-------- Data listing --------
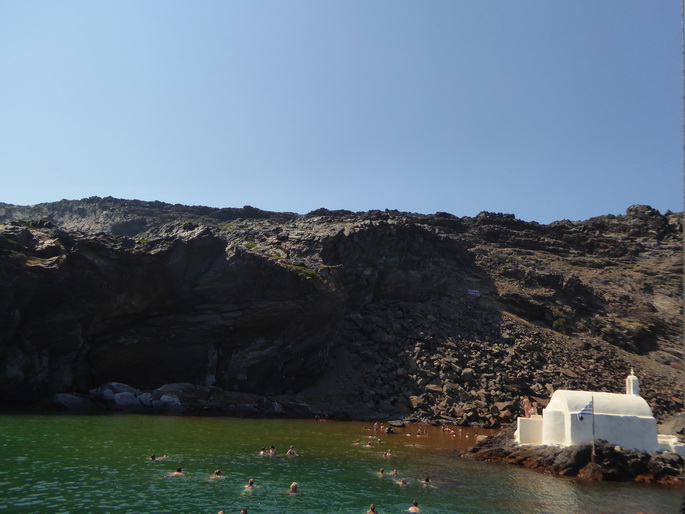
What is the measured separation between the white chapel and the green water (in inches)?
145

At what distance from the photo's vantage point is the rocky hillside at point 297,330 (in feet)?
167

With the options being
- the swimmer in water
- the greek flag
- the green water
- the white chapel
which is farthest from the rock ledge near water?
the swimmer in water

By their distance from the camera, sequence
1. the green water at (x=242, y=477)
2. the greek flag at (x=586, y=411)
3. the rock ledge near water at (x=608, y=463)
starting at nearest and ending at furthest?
1. the green water at (x=242, y=477)
2. the rock ledge near water at (x=608, y=463)
3. the greek flag at (x=586, y=411)

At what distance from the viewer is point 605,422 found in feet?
113

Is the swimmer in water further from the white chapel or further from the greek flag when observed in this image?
the greek flag

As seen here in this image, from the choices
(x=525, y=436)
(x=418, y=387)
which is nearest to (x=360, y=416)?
(x=418, y=387)

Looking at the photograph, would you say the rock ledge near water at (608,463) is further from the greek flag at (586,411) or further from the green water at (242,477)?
the greek flag at (586,411)

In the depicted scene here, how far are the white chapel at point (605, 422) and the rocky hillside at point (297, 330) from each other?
18.2 meters

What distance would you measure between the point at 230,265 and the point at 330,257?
→ 21.3 m

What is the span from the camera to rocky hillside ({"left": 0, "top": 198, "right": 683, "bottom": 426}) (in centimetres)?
5088

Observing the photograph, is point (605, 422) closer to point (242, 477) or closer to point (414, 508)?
point (414, 508)

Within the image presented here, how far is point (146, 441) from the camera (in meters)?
35.5

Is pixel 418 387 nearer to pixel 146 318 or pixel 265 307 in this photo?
pixel 265 307

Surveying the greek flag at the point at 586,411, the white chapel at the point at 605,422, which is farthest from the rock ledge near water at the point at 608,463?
the greek flag at the point at 586,411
--------
Required work: Lay out the data from the line containing "What is the span" through the end as a two-column CSV with the headers input and output. Give one row per entry, holding its text and its answer, each in a single quoted field with line breaks turned into spaces.

Full response:
input,output
"What is the span from the camera to rocky hillside ({""left"": 0, ""top"": 198, ""right"": 683, ""bottom"": 426}) (in centimetres)?","5088"
"Observing the photograph, is point (605, 422) closer to point (242, 477) or closer to point (414, 508)?","point (414, 508)"
"Within the image presented here, how far is point (146, 441) from the camera (in meters)?","35.5"
"Is pixel 418 387 nearer to pixel 146 318 or pixel 265 307 in this photo?","pixel 265 307"
"Surveying the greek flag at the point at 586,411, the white chapel at the point at 605,422, which is farthest from the rock ledge near water at the point at 608,463?","the greek flag at the point at 586,411"